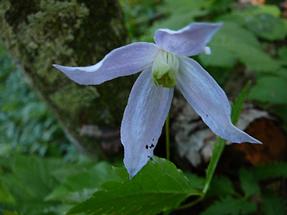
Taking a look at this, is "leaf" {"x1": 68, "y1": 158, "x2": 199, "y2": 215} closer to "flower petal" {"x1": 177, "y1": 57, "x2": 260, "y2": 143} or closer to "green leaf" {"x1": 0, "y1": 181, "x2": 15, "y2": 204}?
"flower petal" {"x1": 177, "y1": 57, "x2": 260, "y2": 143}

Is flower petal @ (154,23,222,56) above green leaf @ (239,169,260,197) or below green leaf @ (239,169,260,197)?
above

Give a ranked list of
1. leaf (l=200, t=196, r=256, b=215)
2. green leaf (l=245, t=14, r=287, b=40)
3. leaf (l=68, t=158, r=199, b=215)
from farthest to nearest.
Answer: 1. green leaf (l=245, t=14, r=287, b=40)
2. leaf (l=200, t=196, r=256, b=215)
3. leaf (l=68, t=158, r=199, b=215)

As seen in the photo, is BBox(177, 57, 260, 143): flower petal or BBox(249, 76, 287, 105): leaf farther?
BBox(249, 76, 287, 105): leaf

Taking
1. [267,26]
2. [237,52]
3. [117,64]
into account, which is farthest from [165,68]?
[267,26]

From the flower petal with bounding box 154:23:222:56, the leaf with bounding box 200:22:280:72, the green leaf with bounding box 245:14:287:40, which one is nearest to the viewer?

What the exercise asks: Copy every one of the entries above word for word, with the pictures left out.

Answer for this exercise:
Taking a look at this, is "leaf" {"x1": 68, "y1": 158, "x2": 199, "y2": 215} closer to "flower petal" {"x1": 177, "y1": 57, "x2": 260, "y2": 143} or closer to "green leaf" {"x1": 0, "y1": 181, "x2": 15, "y2": 204}?
"flower petal" {"x1": 177, "y1": 57, "x2": 260, "y2": 143}

Is flower petal @ (154,23,222,56) above green leaf @ (239,169,260,197) or below green leaf @ (239,169,260,197)?
above

Give a ranked list of
1. leaf (l=200, t=196, r=256, b=215)
2. green leaf (l=245, t=14, r=287, b=40)
3. leaf (l=68, t=158, r=199, b=215)
from farthest to nearest.
Answer: 1. green leaf (l=245, t=14, r=287, b=40)
2. leaf (l=200, t=196, r=256, b=215)
3. leaf (l=68, t=158, r=199, b=215)

As seen in the photo, is BBox(177, 57, 260, 143): flower petal or BBox(249, 76, 287, 105): leaf farther?
BBox(249, 76, 287, 105): leaf

Taking
1. [267,26]
2. [237,52]
3. [117,64]
into account, which is farthest from [165,68]?
[267,26]

From the flower petal with bounding box 154:23:222:56, the leaf with bounding box 200:22:280:72, the green leaf with bounding box 245:14:287:40, which one is nearest to the viewer?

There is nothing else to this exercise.